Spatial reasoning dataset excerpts
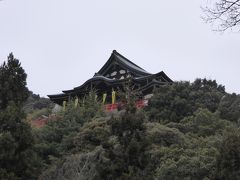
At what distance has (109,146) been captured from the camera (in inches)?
601

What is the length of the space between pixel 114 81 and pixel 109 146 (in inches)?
831

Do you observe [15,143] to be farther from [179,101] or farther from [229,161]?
[179,101]

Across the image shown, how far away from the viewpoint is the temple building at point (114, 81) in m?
35.2

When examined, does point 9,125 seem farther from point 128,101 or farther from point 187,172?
point 187,172

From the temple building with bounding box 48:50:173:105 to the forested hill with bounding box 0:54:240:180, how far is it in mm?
12517

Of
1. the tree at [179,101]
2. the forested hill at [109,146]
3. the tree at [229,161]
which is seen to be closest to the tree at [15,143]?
the forested hill at [109,146]

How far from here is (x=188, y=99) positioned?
1068 inches

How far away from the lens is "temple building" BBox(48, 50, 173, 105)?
116 ft

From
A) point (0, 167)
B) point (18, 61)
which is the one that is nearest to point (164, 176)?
point (0, 167)

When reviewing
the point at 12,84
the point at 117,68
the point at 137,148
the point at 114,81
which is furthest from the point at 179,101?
the point at 117,68

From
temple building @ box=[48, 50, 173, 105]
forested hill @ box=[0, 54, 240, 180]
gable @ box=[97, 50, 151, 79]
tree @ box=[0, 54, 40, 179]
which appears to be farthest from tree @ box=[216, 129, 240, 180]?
gable @ box=[97, 50, 151, 79]

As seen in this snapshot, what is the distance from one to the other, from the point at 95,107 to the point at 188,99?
18.3 ft

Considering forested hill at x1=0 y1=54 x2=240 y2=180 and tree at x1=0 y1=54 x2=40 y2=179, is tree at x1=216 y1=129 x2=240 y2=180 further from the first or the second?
tree at x1=0 y1=54 x2=40 y2=179

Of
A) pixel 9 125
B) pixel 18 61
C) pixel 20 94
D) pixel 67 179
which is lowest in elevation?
pixel 67 179
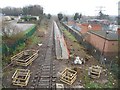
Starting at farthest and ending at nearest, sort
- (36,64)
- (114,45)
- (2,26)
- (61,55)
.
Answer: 1. (2,26)
2. (114,45)
3. (61,55)
4. (36,64)

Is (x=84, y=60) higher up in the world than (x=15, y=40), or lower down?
lower down

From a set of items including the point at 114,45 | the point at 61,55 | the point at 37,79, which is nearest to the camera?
the point at 37,79

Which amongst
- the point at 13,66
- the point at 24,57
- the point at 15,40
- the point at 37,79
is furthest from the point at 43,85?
the point at 15,40

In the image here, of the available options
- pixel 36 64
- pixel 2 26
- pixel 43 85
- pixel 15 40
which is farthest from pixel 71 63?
pixel 2 26

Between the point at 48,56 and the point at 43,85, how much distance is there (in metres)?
7.17

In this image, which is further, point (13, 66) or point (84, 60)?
point (84, 60)

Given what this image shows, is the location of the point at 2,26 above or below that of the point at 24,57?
above

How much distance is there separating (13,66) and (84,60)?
218 inches

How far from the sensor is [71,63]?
51.6 feet

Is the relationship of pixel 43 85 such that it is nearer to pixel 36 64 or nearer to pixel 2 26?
pixel 36 64

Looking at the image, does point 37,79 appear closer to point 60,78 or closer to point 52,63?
point 60,78

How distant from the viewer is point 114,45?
736 inches

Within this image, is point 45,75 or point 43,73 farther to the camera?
point 43,73

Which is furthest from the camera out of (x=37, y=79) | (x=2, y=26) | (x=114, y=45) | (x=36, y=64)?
(x=2, y=26)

(Exercise instructions):
Return all of the entries word for word, but omit the pictures.

(Response to the task):
At what distance has (109,146) been captured from the camera (in inches)?
601

What is the length of the space between pixel 114 81 and pixel 109 146 (in inches)?
831

Do you observe [15,143] to be farther from [179,101] or farther from [229,161]?
[179,101]

Across the image shown, how far away from the viewpoint is the temple building at point (114, 81) in m?
35.2

When examined, does point 9,125 seem farther from point 128,101 or farther from point 187,172?
point 187,172

From the temple building with bounding box 48:50:173:105 to the forested hill with bounding box 0:54:240:180, how far is it in mm?
12517

Of
1. the tree at [179,101]
2. the forested hill at [109,146]
3. the tree at [229,161]
which is seen to be closest to the tree at [15,143]?
the forested hill at [109,146]

How far from here is (x=188, y=99) positioned?
1068 inches

How far away from the lens is "temple building" BBox(48, 50, 173, 105)?
116 ft

From
A) point (0, 167)
B) point (18, 61)
which is the one that is nearest to point (164, 176)?
point (0, 167)

When reviewing
the point at 12,84
the point at 117,68
the point at 137,148
the point at 114,81
which is furthest from the point at 179,101?
the point at 117,68

From
temple building @ box=[48, 50, 173, 105]
forested hill @ box=[0, 54, 240, 180]
gable @ box=[97, 50, 151, 79]
tree @ box=[0, 54, 40, 179]
which appears to be farthest from tree @ box=[216, 129, 240, 180]?
gable @ box=[97, 50, 151, 79]

As seen in this snapshot, what is the distance from one to the other, from the point at 95,107 to the point at 188,99?
18.3 ft

Considering forested hill at x1=0 y1=54 x2=240 y2=180 and tree at x1=0 y1=54 x2=40 y2=179, is tree at x1=216 y1=129 x2=240 y2=180 further from the first or the second?
tree at x1=0 y1=54 x2=40 y2=179

Of
A) pixel 9 125
B) pixel 18 61
C) pixel 20 94
D) pixel 67 179
which is lowest in elevation?
pixel 67 179
Starting at farthest and ending at nearest, sort
- (36,64)
- (114,45)
- (2,26)
- (61,55)
.
Answer: 1. (2,26)
2. (114,45)
3. (61,55)
4. (36,64)

Is (x=84, y=60) higher up in the world than (x=15, y=40), or lower down?
lower down

From a set of items including the point at 114,45 | the point at 61,55 | the point at 37,79, which is nearest to the camera?
the point at 37,79

Which amongst
- the point at 13,66
- the point at 24,57
- the point at 15,40
- the point at 37,79
is furthest from the point at 43,85?
the point at 15,40

In the image here, of the available options
- pixel 36 64
- pixel 2 26
- pixel 43 85
- pixel 15 40
which is farthest from pixel 71 63?
pixel 2 26

Between the point at 48,56 and the point at 43,85, how much distance is there (in metres)?
7.17

In this image, which is further, point (13, 66) or point (84, 60)?
point (84, 60)

Given what this image shows, is the location of the point at 2,26 above or below that of the point at 24,57?
above

How much distance is there separating (13,66) and (84,60)?
218 inches

How far from the sensor is [71,63]?
51.6 feet

Is the relationship of pixel 43 85 such that it is nearer to pixel 36 64 or nearer to pixel 2 26?
pixel 36 64

Looking at the image, does point 37,79 appear closer to point 60,78 or closer to point 52,63?
point 60,78

How distant from the viewer is point 114,45?
736 inches

Within this image, is point 45,75 or point 43,73 farther to the camera?
point 43,73

Which is furthest from the camera out of (x=37, y=79) | (x=2, y=26) | (x=114, y=45) | (x=36, y=64)?
(x=2, y=26)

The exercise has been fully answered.